Tips to Avoid Overeating on Thanksgiving
A woman carving a Thanksgiving turkey on Thanksgiving.

Tips to Avoid Overeating on Thanksgiving

pathmedical Nutrition

We can all agree that overeating tends to be encouraged come the holiday season, and Thanksgiving is notoriously known for this. What is meant to be a holiday to celebrate with loved ones and show our gratitude has quickly evolved into a night of feasting and overindulging on all of our Thanksgiving dinner favorites.

While it’s okay to enjoy foods you don’t typically eat on a regular basis, there is a fine line between enjoying a plate of it and going overboard. Overeating can be damaging to the body, even on a short-term basis. Although many blame the sluggish post-dinner feeling on tryptophan, a hormone found in turkey which happens to be a precursor to melatonin, it may actually be a result of your body working harder to digest a large than average meal.

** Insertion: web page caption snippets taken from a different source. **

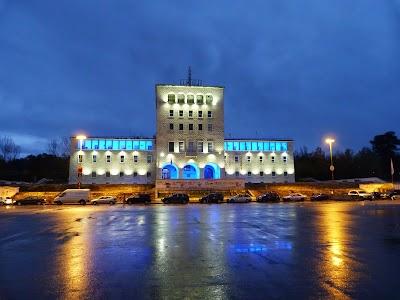 Obiective turistice Tirana: Politehnica noaptea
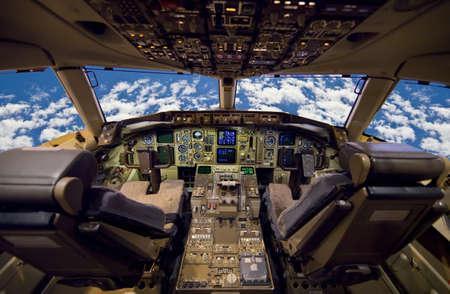 Cockpit de l'avion à réaction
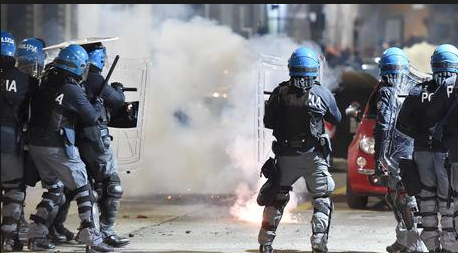 Scontri Torino: Scarcerazioni anarchici vanificano lavoro polizia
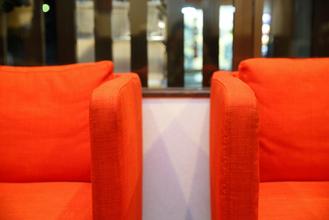 待合室の椅子がシングルである理由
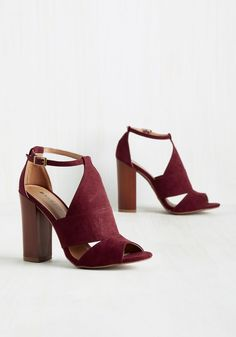 Strut's Happenin'? Block Heel in Maroon. A weekend in the city means a supremely packed social calendar. #red #wedding #modcloth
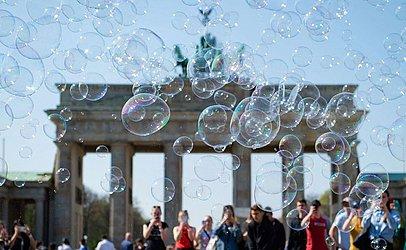 Bolhas de sabão em frente ao Marco de Berlim do portão de Brandemburgo.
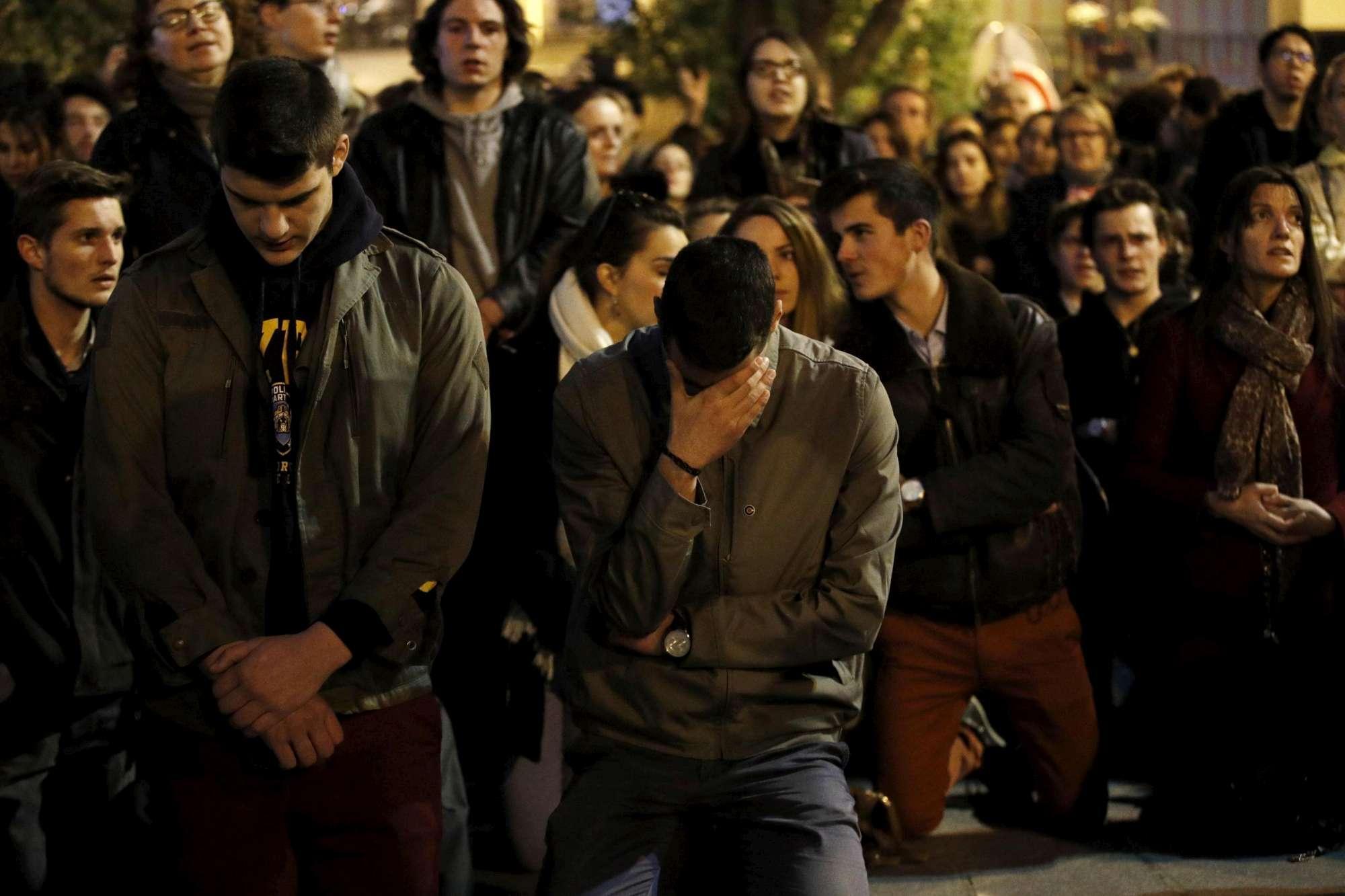 Incendio a Notre-Dame, i fedeli pregano e si disperano in strada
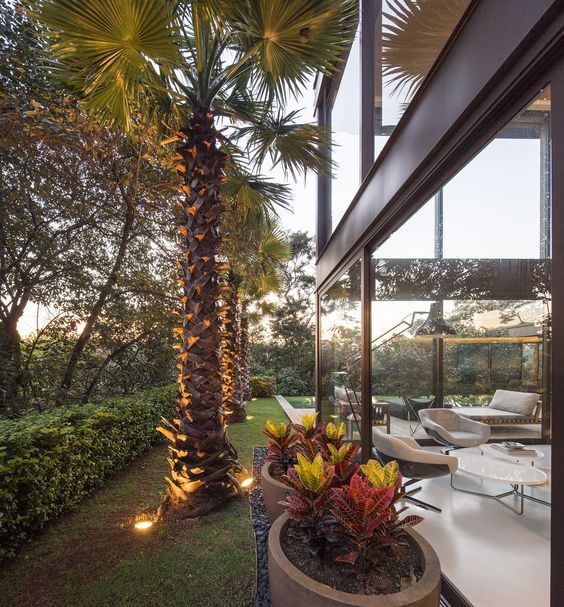 Residência Limantos / Fernanda Marques Arquitetos Associados @fmaa @fgsg #living #outdoor #landscape #yard #backyard #green #nature #lighting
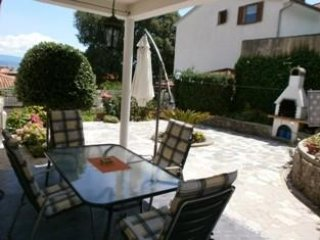 Apartment Mir,for 5 persons in Lovran,beach area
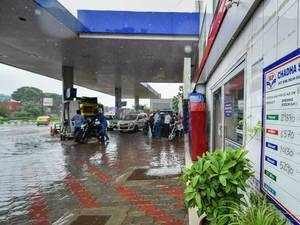 Hike in petrol price, diesel remains stagnant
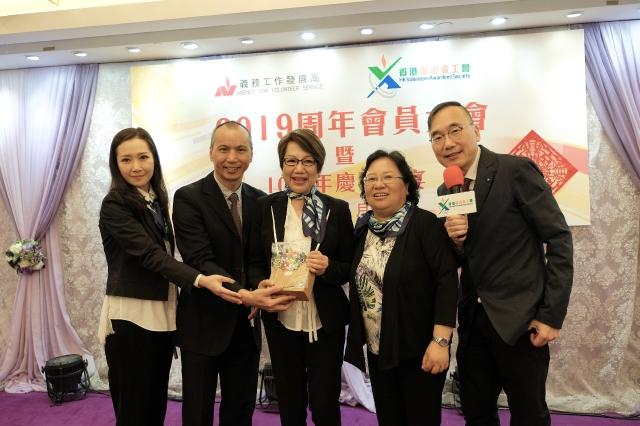 Jade多年來致力投身慈善活動,2011年獲得第四屆「香港傑出義工獎」,除了是首位香港歌手獲得此殊榮,也是唯一一位同時得到「香港十大傑出青年」和「香港傑出義工」兩項殊榮的香港歌手。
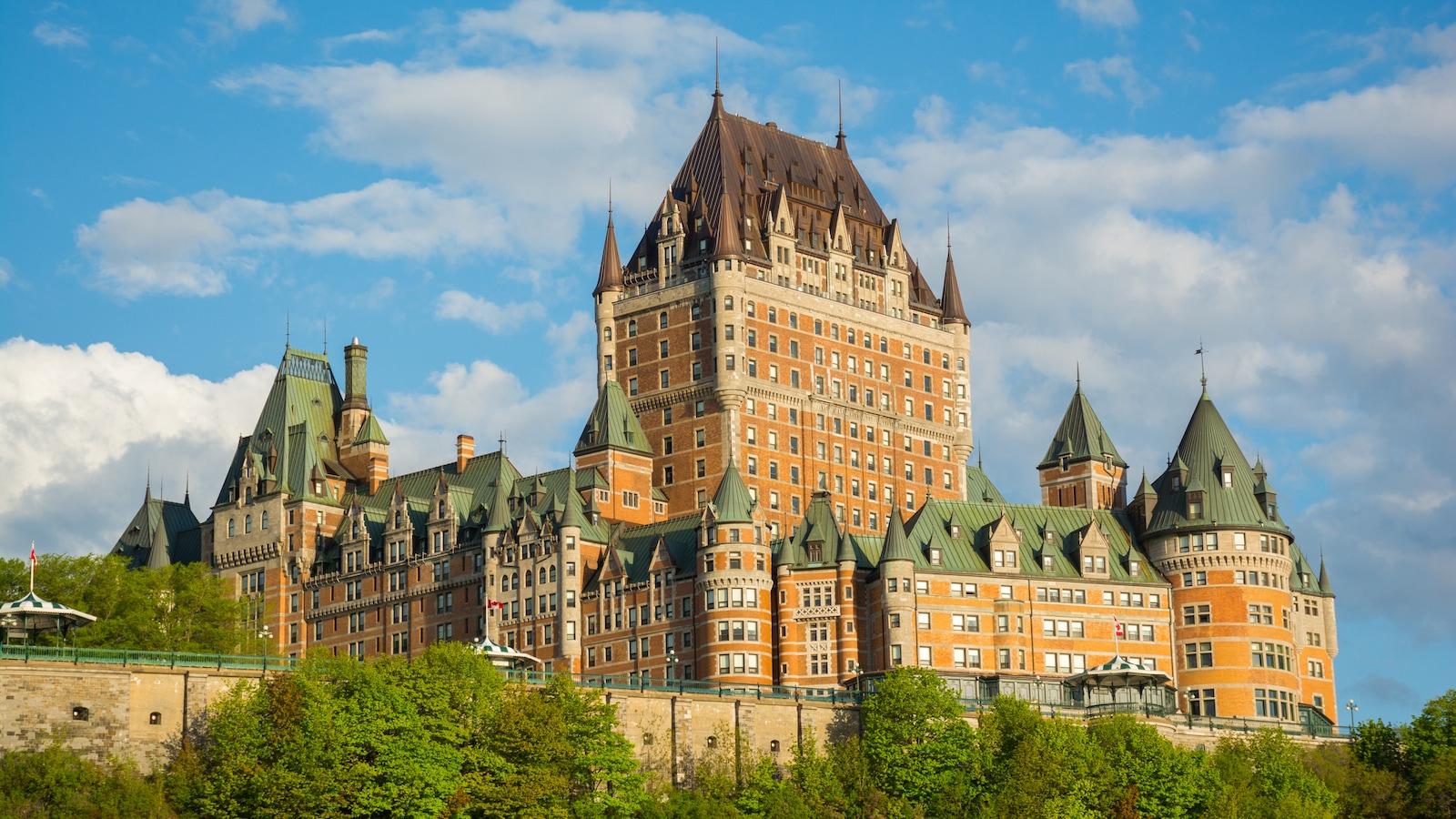 Château Frontenac est un hôtel qui est devenu l'emblème de la ville de Québec.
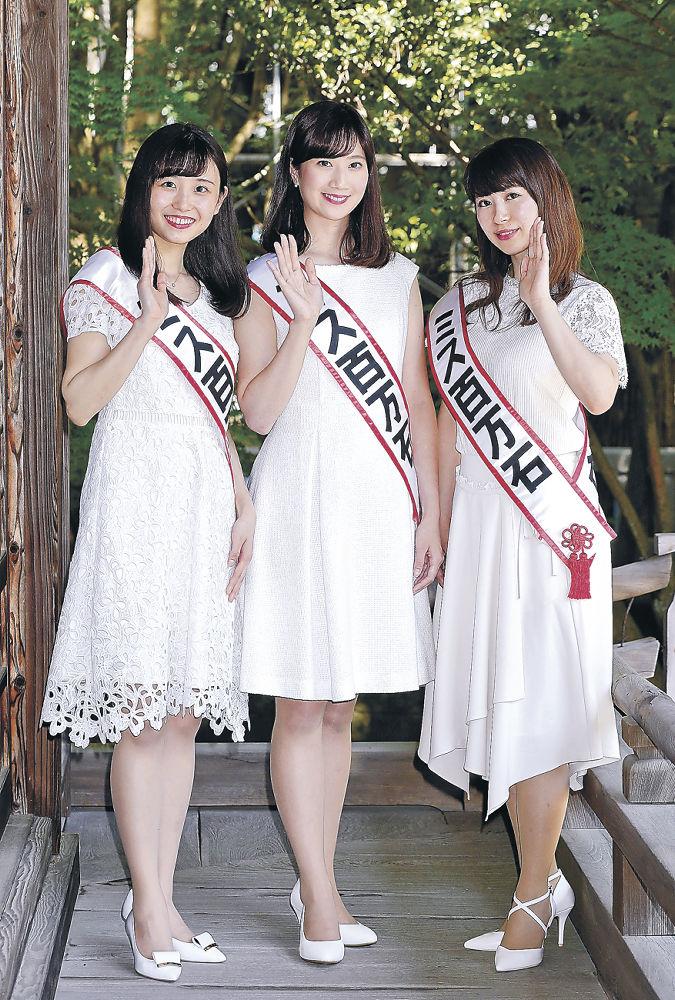 ミス百万石に選ばれた(左から)津田さん、横山さん、本田さん=尾山神社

If you’re one of the many people who want to put an end to the overindulging and want to simply enjoy your Thanksgiving meal without crossing the line, here are a few tips to help:

Don’t skip your daily workout: take advantage of your morning and go for a run, walk, or training session.
Don’t skip meals: saving yourself for later might result in overeating. Instead, have your regular meals and enjoy a regular-portioned dinner rather than a large dinner to “make up” your missed meals.
Hydrate: hydrate throughout the day as this will help curb cravings and keep you feeling full.
Use a smaller plate: research shows that a smaller plate with the same size portion as a bigger plate will trick your brain into thinking your meal is large.
Stay mindful: paying attention to your food, pausing after every bite, and putting your fork down every once in a while can all help you stay aware of your meal and decrease the chances of eating too quickly and going back for more.
Keep food out of sight: the old saying “out of sight out of mind” can be applied on Thanksgiving, if you keep the appetizer and dessert table far from where you’re standing you’ll be less likely to pick at the food and lose track of how much you’re eating.
Wear tight clothes: wearing clothes that are comfortable but still tight enough to keep you aware of how much you’re eating is a helpful reminder to know when you’re reaching your limit.
Leave room for dessert: if you like to eat dessert and drink, keep this in mind when serving yourself dinner. Rather than eating until you’re extremely full, keep the post-dinner treats in mind and reduce your portions.
Wait it out: thinking about seconds? Wait a few minutes before grabbing another bite as your brain doesn’t receive signals immediately but rather a few minutes after you finish your meal.
Go for a walk: get up and get moving after dinner, this will not only burn some calories but ease your digestive process!